▶ [Collection entries]
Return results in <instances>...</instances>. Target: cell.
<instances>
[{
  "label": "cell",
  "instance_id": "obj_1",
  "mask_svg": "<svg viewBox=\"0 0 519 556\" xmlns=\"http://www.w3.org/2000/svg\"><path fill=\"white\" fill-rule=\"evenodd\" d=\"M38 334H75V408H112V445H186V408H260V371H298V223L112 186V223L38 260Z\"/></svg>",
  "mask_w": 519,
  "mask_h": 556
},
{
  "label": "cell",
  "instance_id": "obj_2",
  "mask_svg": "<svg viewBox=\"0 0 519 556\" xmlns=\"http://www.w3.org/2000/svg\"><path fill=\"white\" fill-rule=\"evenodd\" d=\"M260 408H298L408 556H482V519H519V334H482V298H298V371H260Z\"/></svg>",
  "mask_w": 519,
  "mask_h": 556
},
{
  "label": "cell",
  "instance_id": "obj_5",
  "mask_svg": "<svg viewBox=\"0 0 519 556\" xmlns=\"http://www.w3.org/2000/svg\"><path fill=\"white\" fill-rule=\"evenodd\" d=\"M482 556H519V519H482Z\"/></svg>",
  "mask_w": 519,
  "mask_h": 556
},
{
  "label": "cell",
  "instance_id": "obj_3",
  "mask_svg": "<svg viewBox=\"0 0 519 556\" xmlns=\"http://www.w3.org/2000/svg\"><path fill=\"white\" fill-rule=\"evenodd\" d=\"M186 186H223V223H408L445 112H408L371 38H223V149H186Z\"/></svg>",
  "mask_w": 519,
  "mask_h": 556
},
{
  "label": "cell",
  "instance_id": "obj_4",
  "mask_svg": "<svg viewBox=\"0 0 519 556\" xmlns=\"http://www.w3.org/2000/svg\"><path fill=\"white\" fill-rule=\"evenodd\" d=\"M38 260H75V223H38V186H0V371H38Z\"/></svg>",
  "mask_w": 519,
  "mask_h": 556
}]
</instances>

--

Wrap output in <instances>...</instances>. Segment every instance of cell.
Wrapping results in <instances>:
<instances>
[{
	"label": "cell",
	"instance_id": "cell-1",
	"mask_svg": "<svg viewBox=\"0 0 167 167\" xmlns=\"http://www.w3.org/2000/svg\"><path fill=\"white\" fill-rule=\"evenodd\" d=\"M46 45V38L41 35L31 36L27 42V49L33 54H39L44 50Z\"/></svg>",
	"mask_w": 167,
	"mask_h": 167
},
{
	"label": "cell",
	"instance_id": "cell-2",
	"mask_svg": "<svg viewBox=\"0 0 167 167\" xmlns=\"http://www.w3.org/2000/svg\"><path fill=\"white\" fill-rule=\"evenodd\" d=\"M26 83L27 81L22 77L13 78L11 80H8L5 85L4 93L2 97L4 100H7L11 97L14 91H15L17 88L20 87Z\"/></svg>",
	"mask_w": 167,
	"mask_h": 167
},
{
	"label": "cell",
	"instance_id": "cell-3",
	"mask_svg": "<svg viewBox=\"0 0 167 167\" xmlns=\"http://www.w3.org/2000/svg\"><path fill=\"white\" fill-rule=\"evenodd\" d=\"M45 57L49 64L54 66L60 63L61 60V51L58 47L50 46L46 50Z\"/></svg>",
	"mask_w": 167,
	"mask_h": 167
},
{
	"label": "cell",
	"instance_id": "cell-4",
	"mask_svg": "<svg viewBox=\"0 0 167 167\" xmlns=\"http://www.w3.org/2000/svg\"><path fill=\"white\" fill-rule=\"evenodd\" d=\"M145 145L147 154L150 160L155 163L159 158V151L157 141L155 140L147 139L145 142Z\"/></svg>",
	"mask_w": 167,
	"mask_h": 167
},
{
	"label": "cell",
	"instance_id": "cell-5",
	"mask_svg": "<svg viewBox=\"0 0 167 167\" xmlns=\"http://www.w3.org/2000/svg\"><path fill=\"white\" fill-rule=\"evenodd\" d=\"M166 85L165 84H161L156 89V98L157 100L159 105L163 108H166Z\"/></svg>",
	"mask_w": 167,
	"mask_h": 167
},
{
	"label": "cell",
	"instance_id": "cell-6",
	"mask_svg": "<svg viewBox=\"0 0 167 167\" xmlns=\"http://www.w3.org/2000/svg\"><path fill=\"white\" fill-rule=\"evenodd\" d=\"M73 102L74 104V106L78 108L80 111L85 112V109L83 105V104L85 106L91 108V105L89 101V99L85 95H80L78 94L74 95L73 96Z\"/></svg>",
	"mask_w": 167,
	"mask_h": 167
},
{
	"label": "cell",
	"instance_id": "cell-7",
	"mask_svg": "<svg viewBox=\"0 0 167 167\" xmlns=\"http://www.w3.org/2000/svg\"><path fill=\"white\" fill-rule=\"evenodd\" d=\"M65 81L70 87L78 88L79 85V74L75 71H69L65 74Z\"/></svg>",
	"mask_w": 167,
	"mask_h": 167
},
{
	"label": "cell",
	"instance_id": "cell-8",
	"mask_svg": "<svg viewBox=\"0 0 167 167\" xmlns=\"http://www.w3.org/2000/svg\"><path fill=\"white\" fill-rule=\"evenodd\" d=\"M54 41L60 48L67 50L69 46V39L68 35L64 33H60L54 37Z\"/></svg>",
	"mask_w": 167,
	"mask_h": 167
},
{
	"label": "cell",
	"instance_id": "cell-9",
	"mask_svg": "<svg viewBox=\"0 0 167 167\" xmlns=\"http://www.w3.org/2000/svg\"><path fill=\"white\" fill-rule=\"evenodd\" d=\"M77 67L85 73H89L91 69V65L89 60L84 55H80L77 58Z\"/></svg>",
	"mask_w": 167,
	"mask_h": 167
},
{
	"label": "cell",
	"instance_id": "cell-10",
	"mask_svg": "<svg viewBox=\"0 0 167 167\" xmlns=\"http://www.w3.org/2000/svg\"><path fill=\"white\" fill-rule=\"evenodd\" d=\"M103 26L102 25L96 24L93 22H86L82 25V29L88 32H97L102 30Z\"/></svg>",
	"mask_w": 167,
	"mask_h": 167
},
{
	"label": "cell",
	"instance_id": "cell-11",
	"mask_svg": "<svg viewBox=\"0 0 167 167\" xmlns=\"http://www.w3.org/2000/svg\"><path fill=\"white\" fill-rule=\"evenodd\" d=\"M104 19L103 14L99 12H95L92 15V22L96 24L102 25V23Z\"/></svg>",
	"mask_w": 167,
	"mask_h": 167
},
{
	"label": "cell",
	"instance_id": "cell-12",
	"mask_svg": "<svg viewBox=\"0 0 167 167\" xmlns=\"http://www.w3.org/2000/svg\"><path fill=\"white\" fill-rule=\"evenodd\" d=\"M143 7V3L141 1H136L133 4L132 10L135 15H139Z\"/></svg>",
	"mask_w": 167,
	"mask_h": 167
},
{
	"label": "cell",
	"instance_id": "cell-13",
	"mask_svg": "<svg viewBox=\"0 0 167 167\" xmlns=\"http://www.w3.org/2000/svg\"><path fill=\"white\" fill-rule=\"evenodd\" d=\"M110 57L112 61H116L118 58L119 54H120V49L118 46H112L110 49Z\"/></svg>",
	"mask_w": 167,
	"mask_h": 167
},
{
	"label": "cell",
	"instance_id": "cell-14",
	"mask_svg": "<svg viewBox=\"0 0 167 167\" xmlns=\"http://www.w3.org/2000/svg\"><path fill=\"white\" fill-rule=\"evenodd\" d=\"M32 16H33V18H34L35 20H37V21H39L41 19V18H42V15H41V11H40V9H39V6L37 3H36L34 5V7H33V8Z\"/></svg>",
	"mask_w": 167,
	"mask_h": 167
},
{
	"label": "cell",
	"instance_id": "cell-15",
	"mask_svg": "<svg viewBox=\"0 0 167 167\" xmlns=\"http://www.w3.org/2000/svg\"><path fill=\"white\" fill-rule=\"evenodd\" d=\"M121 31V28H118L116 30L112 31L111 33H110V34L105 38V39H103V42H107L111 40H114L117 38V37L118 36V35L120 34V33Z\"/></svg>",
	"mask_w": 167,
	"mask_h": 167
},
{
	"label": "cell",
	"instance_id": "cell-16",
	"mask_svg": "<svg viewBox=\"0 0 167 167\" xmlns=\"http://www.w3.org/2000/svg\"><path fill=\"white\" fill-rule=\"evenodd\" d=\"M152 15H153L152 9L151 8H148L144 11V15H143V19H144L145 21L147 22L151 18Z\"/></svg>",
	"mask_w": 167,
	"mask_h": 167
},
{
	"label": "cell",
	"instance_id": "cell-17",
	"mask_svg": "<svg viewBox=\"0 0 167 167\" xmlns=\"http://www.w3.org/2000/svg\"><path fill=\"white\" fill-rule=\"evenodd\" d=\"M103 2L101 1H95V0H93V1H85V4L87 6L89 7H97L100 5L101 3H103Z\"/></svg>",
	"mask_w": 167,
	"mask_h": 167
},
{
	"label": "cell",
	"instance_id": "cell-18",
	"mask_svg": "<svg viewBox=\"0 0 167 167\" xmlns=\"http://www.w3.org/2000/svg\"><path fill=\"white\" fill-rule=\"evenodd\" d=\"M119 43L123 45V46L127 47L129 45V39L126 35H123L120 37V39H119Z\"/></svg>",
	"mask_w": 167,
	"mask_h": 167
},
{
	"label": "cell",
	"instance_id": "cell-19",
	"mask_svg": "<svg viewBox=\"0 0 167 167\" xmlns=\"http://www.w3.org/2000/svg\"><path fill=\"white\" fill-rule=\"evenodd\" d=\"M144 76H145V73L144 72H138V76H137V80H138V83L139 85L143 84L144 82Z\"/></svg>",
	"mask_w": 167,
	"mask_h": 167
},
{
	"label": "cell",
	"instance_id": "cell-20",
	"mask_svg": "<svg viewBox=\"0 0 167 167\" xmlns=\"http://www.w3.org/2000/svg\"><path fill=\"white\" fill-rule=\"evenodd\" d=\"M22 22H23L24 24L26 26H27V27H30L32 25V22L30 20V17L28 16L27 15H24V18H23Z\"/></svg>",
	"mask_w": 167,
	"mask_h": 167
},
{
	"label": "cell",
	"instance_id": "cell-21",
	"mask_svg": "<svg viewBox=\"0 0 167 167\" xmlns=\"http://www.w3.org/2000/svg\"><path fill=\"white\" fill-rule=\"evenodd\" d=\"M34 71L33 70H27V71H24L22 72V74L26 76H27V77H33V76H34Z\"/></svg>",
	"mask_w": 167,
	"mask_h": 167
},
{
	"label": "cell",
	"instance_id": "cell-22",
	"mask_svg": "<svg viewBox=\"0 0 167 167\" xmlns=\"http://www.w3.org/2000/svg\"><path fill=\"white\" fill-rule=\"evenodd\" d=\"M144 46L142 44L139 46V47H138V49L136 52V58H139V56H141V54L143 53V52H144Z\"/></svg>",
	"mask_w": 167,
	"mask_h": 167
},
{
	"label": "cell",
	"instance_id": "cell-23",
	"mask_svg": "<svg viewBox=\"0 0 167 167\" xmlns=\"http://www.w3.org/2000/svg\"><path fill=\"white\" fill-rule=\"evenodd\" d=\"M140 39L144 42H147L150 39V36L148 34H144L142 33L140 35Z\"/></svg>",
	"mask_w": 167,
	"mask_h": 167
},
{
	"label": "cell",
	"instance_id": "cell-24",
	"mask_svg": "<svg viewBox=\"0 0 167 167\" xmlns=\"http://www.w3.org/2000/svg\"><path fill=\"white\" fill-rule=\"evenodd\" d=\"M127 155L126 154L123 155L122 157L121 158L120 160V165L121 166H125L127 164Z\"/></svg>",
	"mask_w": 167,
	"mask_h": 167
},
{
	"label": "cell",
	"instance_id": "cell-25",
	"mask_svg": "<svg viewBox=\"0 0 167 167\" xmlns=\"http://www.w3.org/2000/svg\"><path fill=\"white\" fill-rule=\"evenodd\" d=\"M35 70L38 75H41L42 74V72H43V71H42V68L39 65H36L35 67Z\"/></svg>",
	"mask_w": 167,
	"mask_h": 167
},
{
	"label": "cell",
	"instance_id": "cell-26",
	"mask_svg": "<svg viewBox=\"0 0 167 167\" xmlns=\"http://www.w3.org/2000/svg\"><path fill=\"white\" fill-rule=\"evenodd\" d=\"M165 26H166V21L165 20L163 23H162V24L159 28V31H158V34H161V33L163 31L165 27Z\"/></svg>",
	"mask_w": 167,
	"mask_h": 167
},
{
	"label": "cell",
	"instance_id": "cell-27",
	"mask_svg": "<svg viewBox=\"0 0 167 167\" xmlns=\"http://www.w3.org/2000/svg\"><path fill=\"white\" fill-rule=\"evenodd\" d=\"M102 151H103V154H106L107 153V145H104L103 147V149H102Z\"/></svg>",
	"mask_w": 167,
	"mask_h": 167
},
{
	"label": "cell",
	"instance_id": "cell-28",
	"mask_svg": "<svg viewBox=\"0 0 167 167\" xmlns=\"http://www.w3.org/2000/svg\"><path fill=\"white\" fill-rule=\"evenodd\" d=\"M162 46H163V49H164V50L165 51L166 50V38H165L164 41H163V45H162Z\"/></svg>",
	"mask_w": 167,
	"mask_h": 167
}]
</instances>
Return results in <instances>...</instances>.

▶ [The exercise] Pull out every line in the records above that contains the word "results", and list each one in full.

▶ [Exercise solution]
Return results in <instances>...</instances>. Target: cell.
Wrapping results in <instances>:
Return results in <instances>...</instances>.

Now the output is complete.